Chapter 1. Machine Learning: Overview and Best Practices

How are humans different from machines? There are quite a few differences, but here’s an important one: humans learn from experience, whereas machines follow instructions given to them. What if machines can also learn from experience? That is the crux of machine learning. For machines, “data from the past” is the logical equivalent of “experience.” Machine learning combines statistics and computer science to enable machines to learn how to perform a given task without being explicitly programmed to do so via instructions.

Machine learning is widely used today, and we interact with it every day. Here are a few examples to illu strate:

  • Search engines like Bing or Google

  • Product recommendations at online stores like Amazon or eBay

  • Personalized video recommendations at Netflix or YouTube

  • Voice-based digital assistants like Alexa or Cortana

  • Spam filters for our email inbox

  • Credit card fraud detection

Why is machine learning as a trend emerging so fast? Why is everyone so interested in it now? As shown in Figure 1-1, its popularity arises from three key trends: big data, better/cheaper compute, and smarter algorithms.

paml 0101
Figure 1-1. Machine learning growth

In this chapter, we provide a quick refresher on machine learning by using a real-world example, discuss some of the best practices that differentiate successful machine learning projects from the rest, and end with challenges around productivity and scale.

Machine Learning: A Quick Refresher

What does the process of building a machine learning model look like? Let’s dig deeper using a real scenario: house price prediction. We have past home sales data, and the task is to predict the sale price for a given house that just came onto the market and isn’t currently in our dataset.

For simplicity, let’s assume that the size of the house (in square feet) is the most important input attribute (or feature) that determines house value. As shown in Table 1-1, we have data from four houses, A, B, C, D, and we need to predict the price of house X.

Table 1-1. House prices based on size
House Size (sq. ft) Price ($)

A

1300

500,000

B

2000

800,000

C

2500

950,000

D

3200

1,200,000

X

1800

?

We begin by plotting Size on the x-axis and Price on the y-axis, as shown in Figure 1-2.

paml 0102
Figure 1-2. Plotting price versus size

What’s the best estimate for the price of house X?

  • $550,000

  • $700,000

  • $1,000,000

Let’s figure it out. As shown in Figure 1-3, the four points that we plotted based on the data form an almost straight line. If we draw this line that best fits our data, we can find the right point on the line associated with house X on the x-axis and the corresponding point on y-axis, which will give us our price estimate.

paml 0103
Figure 1-3. Creating a straight line to find price estimate

In this case, that straight line represents our model—and demonstrates a linear relationship.

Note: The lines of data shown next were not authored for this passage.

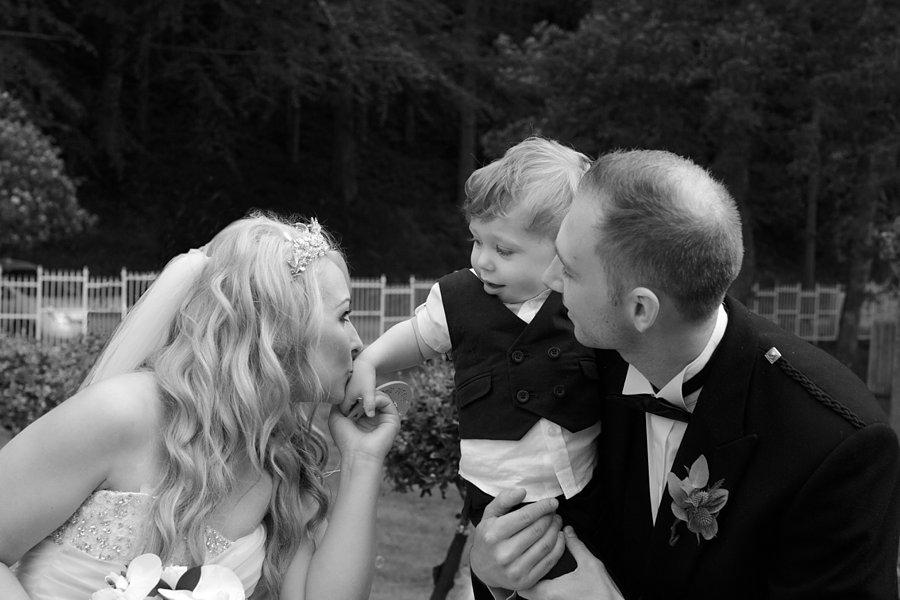 Eva_Danny_Drumtochty_Castle_Wedding-037
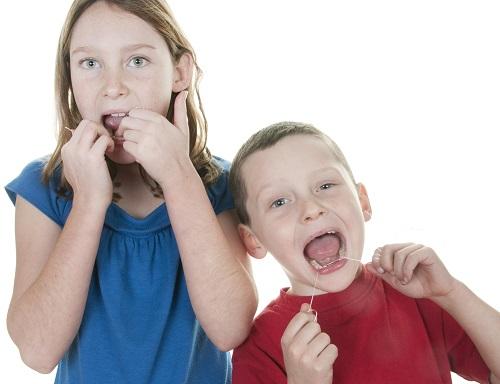 kids flossing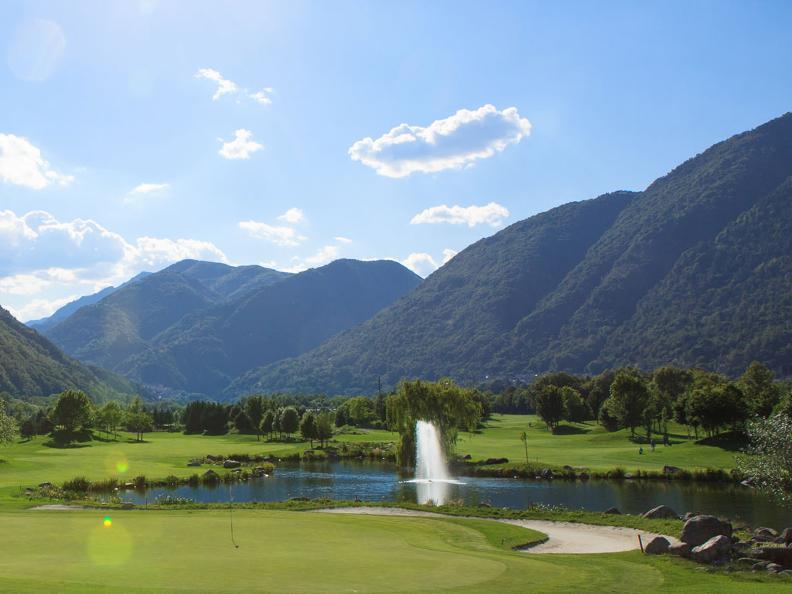 Image 4 - Golf & Team Building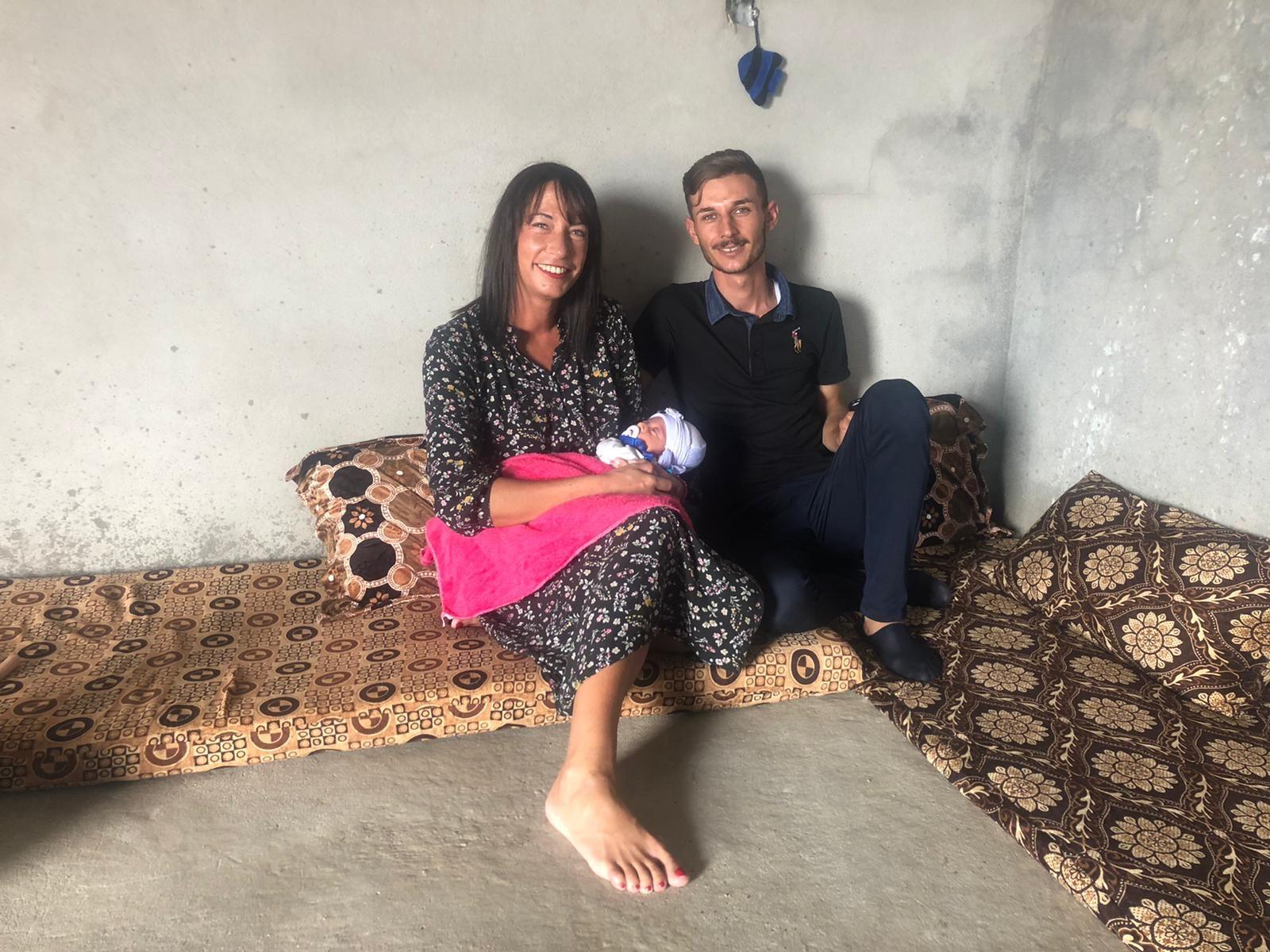 Katharina mit Dorfvorsteher und dessen Baby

Linear regression is a statistical approach for modeling a linear relationship between input variables (also called feature, or independent, variables) and an output variable (also called a target, or dependent, variable). Mathematically, this linear relationship can be represented as follows:

y = β0 + β1x

where:

  • y is the output variable; for example, the house price.

  • x is the input variable; for example, size in square feet.

  • β0 is the intercept (the value of y when x = 0).

  • β1 is the coefficient for x and the slope of the regression line (“the average increase in y associated with a one-unit increase in x).

Model Parameters

β0 and β1 are known as the model parameters of this linear regression model. When implementing linear regression, the algorithm finds the line of best fit by using the model parameters β0 and β1, such that it is as close as possible to the actual data points (minimizing the sum of the squared distances between each actual data point and the line representing model predictions).

Figure 1-4 shows this conceptually. Dots represent actual data points, and the line represents the model predictions. d1 to d9 represent distances between data points and the corresponding model prediction, and D is the sum of their squares. The line shown in the figure is the best-fit regression line that minimizes D.

paml 0104
Figure 1-4. Regression

As you can see, model parameters are an integral part of the model and determine the outcome. Their values are learned from data through the model training process.

Hyperparameters

There is another set of parameters known as hyperparameters. Model hyperparameters are used during the model training process to establish the correct values of model parameters. They are external to the model, and their values cannot be estimated from data. The choice of the hyperparameters will affect the duration of the training and the accuracy of the predictions. As part of the model training process, data scientists usually specify hyperparameters based on heuristics or knowledge, and often tune the hyperparameters manually. Hyperparameter tuning relies more on experimental results than theory, and thus the best method to determine the optimal settings is to try many combinations and evaluate the performance of each model.

Simple linear regression doesn’t have any hyperparameters. But variants of linear regression, like Ridge regression and Lasso, do. Here are some examples of model hyperparameters for various machine learning algorithms:

  • The k in k-nearest neighbors

  • The desired depth and number of leaves in a decision tree

  • The C and sigma in support vector machines (SVMs)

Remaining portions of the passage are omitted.